#### Data to process:
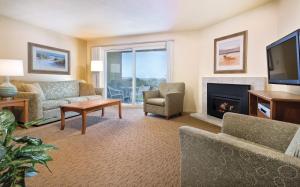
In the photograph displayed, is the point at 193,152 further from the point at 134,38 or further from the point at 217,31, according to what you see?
the point at 134,38

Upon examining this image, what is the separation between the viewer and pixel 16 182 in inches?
30.2

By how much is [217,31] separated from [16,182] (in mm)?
4334

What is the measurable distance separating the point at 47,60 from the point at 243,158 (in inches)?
197

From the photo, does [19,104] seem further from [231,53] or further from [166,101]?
[231,53]

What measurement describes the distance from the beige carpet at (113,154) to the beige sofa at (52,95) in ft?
0.96

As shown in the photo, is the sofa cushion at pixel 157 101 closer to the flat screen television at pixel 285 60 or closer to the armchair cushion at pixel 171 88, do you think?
the armchair cushion at pixel 171 88

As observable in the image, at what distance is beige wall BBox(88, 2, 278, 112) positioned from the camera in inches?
124

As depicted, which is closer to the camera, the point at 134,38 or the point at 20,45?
the point at 20,45

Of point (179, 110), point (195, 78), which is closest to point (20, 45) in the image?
point (179, 110)

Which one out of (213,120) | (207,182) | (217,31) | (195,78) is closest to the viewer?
(207,182)

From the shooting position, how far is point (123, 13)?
11.6ft

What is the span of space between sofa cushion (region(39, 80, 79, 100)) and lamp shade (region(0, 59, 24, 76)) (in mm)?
902

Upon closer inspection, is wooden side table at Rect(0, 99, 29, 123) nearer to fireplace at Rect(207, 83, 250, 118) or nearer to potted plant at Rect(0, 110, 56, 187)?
potted plant at Rect(0, 110, 56, 187)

#### Exercise:
Rewrite all of the entries above with "beige" replaced by "tan" and everything else unchanged. Omit the pictures from your answer.

#### Full response:
In the photograph displayed, is the point at 193,152 further from the point at 134,38 or further from the point at 217,31, according to what you see?
the point at 134,38

Upon examining this image, what is the separation between the viewer and pixel 16 182 in inches?
30.2

By how much is [217,31] separated from [16,182] (in mm)?
4334

What is the measurable distance separating the point at 47,60 from the point at 243,158 (in inches)?
197

From the photo, does [19,104] seem further from [231,53] or further from [166,101]?
[231,53]

What measurement describes the distance from the tan carpet at (113,154) to the tan sofa at (52,95) in ft?
0.96

As shown in the photo, is the sofa cushion at pixel 157 101 closer to the flat screen television at pixel 285 60 or closer to the armchair cushion at pixel 171 88, do you think?
the armchair cushion at pixel 171 88

As observable in the image, at what distance is tan wall BBox(88, 2, 278, 112) positioned from the camera in inches?
124

As depicted, which is closer to the camera, the point at 134,38 or the point at 20,45?
the point at 20,45

Of point (179, 110), point (195, 78), which is closest to point (20, 45) in the image?
point (179, 110)

Which one out of (213,120) | (207,182) | (217,31) | (195,78) is closest to the viewer?
(207,182)

From the shooting position, how far is point (123, 13)?
11.6ft

What is the span of space between sofa cushion (region(39, 80, 79, 100)) and lamp shade (region(0, 59, 24, 76)) (in mm)?
902

Upon closer inspection, is wooden side table at Rect(0, 99, 29, 123) nearer to fireplace at Rect(207, 83, 250, 118) or nearer to potted plant at Rect(0, 110, 56, 187)?
potted plant at Rect(0, 110, 56, 187)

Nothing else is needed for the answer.